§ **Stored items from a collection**
┄┄┄┄┄┄┄┄┄┄
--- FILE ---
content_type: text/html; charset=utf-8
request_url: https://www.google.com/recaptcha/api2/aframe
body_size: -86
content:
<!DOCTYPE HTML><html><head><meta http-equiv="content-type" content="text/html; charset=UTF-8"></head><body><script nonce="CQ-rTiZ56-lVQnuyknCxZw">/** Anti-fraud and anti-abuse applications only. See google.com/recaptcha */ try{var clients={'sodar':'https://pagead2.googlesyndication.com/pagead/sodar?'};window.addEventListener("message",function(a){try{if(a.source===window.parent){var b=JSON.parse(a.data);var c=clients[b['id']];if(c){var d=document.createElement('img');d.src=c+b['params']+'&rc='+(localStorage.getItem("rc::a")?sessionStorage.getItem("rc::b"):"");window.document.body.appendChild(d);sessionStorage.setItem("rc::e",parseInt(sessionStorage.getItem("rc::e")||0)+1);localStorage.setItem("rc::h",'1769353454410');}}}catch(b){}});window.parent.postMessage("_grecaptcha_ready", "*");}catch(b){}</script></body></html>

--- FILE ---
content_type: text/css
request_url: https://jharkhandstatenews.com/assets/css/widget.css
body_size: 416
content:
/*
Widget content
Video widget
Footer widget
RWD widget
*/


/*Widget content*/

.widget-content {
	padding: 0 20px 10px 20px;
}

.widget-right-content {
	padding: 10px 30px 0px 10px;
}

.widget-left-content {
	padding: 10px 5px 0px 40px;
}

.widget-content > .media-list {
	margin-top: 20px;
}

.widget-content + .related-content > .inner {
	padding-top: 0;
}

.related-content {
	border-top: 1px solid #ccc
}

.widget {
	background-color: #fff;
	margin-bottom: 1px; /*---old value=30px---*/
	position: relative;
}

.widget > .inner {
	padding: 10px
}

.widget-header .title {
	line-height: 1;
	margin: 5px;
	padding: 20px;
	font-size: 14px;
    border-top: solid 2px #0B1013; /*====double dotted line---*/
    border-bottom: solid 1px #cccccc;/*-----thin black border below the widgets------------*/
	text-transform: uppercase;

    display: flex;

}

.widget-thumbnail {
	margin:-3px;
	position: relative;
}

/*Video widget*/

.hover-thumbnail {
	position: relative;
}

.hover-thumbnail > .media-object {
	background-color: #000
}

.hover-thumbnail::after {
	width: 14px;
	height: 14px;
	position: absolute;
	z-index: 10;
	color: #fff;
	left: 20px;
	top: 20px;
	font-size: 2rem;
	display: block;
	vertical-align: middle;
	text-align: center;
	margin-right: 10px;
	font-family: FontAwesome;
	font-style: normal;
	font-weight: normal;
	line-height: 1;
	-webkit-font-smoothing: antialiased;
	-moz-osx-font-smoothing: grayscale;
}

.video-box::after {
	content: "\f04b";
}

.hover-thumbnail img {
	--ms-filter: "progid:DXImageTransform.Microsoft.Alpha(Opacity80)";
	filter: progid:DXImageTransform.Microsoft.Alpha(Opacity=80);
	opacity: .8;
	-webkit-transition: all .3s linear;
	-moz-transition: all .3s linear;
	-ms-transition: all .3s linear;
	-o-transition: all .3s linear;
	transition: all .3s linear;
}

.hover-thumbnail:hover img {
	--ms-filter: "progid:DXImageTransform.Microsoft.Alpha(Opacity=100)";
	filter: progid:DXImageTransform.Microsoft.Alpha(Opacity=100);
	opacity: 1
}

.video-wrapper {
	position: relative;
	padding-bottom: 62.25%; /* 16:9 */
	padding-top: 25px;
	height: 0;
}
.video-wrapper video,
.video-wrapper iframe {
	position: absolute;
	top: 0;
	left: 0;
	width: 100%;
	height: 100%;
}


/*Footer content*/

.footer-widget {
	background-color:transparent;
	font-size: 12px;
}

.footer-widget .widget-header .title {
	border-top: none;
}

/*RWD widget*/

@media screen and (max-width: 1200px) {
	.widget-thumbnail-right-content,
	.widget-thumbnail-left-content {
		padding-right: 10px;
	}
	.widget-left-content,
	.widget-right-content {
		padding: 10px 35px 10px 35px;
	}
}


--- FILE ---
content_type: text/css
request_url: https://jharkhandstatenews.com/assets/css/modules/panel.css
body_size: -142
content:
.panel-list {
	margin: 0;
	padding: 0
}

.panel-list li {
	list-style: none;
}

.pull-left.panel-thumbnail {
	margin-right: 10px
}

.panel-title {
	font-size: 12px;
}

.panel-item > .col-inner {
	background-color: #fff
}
┄┄┄┄┄┄┄┄┄┄
§ **Activity**
Make a copy of each line in the records above that has the word "border".

§ **Answer section**
	border-top: 1px solid #ccc
    border-top: solid 2px #0B1013; /*====double dotted line---*/
    border-bottom: solid 1px #cccccc;/*-----thin black border below the widgets------------*/
	border-top: none;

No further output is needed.